** Opening Records to process block **

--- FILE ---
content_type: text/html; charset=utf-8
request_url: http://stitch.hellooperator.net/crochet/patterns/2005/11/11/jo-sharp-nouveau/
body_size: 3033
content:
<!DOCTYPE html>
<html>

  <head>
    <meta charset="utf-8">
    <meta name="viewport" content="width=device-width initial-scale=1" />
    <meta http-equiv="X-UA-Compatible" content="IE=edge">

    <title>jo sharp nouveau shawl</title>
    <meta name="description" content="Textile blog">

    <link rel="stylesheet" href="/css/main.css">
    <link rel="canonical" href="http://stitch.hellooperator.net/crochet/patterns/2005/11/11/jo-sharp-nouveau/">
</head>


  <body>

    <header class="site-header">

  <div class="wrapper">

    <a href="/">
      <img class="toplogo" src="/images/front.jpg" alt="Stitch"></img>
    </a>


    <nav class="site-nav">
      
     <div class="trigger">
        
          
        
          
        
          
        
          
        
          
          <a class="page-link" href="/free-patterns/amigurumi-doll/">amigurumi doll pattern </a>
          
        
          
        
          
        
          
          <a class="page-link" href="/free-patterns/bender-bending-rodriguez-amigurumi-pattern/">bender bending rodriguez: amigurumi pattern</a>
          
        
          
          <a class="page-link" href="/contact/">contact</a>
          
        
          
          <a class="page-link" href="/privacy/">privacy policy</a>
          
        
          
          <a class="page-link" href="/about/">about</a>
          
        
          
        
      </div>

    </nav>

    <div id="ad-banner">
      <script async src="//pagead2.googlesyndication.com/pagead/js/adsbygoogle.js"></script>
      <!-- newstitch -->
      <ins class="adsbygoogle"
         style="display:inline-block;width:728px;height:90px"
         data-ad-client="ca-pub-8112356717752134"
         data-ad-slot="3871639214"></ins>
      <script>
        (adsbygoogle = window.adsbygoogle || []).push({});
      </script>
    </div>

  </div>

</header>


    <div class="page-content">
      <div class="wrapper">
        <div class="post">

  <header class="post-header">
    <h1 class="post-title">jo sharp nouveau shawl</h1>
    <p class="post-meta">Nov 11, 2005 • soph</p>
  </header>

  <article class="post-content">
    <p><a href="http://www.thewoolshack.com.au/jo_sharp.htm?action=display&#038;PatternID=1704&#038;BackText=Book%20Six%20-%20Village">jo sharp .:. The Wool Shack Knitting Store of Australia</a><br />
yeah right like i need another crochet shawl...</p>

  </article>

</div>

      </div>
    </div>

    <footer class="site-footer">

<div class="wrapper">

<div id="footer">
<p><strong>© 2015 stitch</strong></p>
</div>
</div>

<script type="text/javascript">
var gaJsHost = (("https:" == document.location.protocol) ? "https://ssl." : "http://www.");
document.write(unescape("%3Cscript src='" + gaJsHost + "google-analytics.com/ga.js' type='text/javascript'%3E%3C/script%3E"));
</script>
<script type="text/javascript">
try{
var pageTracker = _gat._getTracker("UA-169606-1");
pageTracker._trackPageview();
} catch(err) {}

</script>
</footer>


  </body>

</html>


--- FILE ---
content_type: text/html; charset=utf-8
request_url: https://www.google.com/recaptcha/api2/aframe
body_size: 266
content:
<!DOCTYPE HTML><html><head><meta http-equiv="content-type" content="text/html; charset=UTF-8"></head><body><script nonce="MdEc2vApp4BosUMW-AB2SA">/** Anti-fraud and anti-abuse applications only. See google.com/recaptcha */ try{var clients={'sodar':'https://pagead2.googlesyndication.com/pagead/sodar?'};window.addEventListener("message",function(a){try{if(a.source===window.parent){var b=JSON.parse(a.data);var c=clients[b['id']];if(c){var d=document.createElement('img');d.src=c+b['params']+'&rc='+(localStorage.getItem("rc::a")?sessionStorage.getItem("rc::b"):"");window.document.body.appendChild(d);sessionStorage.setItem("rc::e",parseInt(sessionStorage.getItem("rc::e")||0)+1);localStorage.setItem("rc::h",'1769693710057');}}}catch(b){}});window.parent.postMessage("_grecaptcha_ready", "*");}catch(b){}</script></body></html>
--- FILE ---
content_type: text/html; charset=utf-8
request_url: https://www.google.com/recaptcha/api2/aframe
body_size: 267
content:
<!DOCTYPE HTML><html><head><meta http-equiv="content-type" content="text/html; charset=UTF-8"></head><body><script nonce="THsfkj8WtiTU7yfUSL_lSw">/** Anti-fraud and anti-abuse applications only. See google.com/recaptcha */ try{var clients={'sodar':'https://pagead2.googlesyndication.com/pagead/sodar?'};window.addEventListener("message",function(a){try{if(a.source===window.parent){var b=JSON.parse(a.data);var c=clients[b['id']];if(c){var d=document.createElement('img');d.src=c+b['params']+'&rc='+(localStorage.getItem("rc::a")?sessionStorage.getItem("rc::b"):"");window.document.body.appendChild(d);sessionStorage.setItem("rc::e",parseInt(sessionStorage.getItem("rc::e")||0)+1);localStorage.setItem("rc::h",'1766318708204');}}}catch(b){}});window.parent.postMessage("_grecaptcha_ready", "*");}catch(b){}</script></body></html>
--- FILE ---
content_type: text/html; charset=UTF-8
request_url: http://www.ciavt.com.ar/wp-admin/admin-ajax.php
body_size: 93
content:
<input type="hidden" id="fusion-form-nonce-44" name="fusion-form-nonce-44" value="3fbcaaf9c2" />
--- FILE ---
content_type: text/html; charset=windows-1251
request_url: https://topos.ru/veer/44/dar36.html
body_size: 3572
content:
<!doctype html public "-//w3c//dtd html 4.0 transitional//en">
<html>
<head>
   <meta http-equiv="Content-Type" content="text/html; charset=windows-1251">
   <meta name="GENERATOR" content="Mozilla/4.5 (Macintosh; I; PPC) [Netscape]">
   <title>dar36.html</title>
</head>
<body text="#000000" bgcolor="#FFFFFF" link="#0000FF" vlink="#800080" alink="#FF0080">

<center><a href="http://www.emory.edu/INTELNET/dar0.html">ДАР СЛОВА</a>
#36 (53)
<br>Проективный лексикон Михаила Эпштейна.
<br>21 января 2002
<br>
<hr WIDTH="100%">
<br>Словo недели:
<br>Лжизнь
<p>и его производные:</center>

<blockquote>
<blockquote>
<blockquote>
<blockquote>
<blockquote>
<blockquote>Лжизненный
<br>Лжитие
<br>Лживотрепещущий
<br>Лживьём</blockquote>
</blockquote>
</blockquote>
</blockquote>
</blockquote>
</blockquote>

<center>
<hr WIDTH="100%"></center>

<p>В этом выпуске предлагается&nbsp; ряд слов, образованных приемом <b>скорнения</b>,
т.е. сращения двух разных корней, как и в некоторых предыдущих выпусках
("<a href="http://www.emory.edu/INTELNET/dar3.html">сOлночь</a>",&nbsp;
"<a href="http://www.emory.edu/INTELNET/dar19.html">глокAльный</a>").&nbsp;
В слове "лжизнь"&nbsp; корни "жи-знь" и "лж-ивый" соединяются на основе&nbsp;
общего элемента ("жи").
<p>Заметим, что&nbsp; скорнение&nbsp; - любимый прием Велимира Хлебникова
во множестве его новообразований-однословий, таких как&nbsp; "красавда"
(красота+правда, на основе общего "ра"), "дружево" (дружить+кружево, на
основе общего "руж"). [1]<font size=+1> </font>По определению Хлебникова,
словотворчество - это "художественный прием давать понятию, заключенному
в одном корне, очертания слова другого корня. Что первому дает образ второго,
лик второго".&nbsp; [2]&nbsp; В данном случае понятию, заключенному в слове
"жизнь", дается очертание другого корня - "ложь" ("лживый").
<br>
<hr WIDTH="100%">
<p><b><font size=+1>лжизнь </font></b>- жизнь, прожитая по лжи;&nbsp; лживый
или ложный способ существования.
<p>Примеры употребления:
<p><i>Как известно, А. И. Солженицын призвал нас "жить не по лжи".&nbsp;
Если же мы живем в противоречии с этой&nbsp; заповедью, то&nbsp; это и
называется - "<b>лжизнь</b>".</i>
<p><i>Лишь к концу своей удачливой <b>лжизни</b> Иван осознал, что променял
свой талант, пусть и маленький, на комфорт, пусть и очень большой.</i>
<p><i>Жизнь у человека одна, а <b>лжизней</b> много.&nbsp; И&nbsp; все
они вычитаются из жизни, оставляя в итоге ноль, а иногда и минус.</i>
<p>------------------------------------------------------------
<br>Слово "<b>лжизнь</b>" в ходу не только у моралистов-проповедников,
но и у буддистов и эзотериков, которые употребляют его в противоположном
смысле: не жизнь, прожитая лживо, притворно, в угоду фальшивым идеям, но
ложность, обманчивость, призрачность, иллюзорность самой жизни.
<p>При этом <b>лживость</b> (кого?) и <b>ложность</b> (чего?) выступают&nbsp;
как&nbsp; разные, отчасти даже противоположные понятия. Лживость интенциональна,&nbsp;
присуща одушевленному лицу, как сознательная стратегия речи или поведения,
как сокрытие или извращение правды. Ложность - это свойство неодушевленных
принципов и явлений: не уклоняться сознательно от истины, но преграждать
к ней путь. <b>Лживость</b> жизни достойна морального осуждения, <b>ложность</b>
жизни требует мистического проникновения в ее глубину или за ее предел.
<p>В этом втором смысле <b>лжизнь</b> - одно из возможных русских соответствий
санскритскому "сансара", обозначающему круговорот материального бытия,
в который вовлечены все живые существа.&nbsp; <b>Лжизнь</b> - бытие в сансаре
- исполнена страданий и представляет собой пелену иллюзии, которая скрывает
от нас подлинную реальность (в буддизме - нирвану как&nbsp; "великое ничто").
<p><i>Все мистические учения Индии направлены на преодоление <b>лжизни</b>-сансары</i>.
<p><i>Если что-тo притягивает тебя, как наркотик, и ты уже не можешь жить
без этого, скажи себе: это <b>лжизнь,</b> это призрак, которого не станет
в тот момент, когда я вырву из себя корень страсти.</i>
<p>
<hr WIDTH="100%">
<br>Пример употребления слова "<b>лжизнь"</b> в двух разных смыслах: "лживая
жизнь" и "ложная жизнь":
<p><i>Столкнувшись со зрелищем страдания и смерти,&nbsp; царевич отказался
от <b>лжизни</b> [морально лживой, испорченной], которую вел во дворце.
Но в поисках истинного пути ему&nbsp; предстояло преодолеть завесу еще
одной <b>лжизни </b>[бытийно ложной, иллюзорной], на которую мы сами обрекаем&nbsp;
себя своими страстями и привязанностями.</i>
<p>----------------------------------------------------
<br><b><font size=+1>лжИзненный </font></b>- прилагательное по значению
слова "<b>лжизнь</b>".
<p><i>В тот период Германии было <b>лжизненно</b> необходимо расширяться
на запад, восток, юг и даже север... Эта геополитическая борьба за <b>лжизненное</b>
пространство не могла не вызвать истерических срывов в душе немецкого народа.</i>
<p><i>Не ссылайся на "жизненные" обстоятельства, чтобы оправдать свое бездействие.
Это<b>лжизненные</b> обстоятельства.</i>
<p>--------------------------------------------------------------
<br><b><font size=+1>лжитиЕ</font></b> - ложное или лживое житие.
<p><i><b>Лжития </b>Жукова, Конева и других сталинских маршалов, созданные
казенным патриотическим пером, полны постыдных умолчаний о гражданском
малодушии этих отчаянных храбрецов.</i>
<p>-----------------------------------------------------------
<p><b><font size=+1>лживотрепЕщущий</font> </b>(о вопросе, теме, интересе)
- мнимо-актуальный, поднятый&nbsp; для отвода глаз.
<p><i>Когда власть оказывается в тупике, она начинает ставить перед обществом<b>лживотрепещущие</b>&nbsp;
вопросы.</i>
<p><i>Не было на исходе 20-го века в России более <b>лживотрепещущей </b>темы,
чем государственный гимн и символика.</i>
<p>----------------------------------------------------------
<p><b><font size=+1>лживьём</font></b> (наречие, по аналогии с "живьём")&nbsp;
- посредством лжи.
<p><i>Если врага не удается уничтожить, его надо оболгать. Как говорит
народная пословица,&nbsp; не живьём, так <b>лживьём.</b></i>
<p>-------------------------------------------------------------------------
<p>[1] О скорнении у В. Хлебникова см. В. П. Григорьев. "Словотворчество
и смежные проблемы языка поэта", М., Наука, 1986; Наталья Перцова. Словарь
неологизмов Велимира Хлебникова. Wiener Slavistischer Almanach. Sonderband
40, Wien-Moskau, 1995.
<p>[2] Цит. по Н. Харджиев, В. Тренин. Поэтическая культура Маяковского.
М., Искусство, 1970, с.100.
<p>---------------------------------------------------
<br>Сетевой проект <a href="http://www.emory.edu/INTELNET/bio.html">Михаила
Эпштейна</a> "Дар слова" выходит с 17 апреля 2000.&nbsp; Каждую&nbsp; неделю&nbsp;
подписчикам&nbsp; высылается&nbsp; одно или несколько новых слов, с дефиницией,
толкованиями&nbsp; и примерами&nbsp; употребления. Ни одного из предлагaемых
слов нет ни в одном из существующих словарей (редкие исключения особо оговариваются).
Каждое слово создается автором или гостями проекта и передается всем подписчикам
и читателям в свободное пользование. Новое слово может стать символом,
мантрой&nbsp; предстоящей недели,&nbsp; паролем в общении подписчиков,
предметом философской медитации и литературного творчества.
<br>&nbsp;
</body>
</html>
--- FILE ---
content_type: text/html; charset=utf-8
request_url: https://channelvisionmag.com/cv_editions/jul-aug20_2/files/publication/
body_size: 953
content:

** Closing Records to process block **

## Task directions
From the listing above, pick out each line where the word "корня" appears.

## Response
в одном корне, очертания слова другого корня. Что первому дает образ второго,
"жизнь", дается очертание другого корня - "ложь" ("лживый").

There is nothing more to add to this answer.